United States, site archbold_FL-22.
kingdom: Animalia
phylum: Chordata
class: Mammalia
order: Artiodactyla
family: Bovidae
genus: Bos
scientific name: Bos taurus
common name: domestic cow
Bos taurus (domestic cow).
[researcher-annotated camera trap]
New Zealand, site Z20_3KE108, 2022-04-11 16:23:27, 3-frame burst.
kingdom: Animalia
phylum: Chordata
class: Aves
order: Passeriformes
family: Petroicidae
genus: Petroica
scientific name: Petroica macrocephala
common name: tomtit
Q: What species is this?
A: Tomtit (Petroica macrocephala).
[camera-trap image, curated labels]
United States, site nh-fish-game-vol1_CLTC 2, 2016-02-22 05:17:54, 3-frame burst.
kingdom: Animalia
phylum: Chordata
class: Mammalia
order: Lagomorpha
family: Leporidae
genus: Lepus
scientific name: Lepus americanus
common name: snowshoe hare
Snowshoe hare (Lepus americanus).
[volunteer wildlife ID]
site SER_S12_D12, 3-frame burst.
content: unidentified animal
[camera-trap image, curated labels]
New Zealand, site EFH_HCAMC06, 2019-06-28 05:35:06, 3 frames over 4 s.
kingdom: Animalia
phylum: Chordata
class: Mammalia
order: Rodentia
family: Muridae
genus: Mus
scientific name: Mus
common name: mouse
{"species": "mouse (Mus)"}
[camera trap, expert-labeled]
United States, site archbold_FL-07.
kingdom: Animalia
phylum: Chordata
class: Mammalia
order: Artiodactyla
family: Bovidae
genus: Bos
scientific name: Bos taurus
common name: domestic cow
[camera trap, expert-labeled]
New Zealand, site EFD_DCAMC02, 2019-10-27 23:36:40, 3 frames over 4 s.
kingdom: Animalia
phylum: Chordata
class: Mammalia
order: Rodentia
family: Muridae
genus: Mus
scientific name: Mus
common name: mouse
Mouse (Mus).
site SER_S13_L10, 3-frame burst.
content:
============
### [Problem statement]
All of the entries above must be quoted exactly.

### [Output of the exercise]
United States, site archbold_FL-22.
kingdom: Animalia
phylum: Chordata
class: Mammalia
order: Artiodactyla
family: Bovidae
genus: Bos
scientific name: Bos taurus
common name: domestic cow
Bos taurus (domestic cow).
[researcher-annotated camera trap]
New Zealand, site Z20_3KE108, 2022-04-11 16:23:27, 3-frame burst.
kingdom: Animalia
phylum: Chordata
class: Aves
order: Passeriformes
family: Petroicidae
genus: Petroica
scientific name: Petroica macrocephala
common name: tomtit
Q: What species is this?
A: Tomtit (Petroica macrocephala).
[camera-trap image, curated labels]
United States, site nh-fish-game-vol1_CLTC 2, 2016-02-22 05:17:54, 3-frame burst.
kingdom: Animalia
phylum: Chordata
class: Mammalia
order: Lagomorpha
family: Leporidae
genus: Lepus
scientific name: Lepus americanus
common name: snowshoe hare
Snowshoe hare (Lepus americanus).
[volunteer wildlife ID]
site SER_S12_D12, 3-frame burst.
content: unidentified animal
[camera-trap image, curated labels]
New Zealand, site EFH_HCAMC06, 2019-06-28 05:35:06, 3 frames over 4 s.
kingdom: Animalia
phylum: Chordata
class: Mammalia
order: Rodentia
family: Muridae
genus: Mus
scientific name: Mus
common name: mouse
{"species": "mouse (Mus)"}
[camera trap, expert-labeled]
United States, site archbold_FL-07.
kingdom: Animalia
phylum: Chordata
class: Mammalia
order: Artiodactyla
family: Bovidae
genus: Bos
scientific name: Bos taurus
common name: domestic cow
[camera trap, expert-labeled]
New Zealand, site EFD_DCAMC02, 2019-10-27 23:36:40, 3 frames over 4 s.
kingdom: Animalia
phylum: Chordata
class: Mammalia
order: Rodentia
family: Muridae
genus: Mus
scientific name: Mus
common name: mouse
Mouse (Mus).
site SER_S13_L10, 3-frame burst.
content:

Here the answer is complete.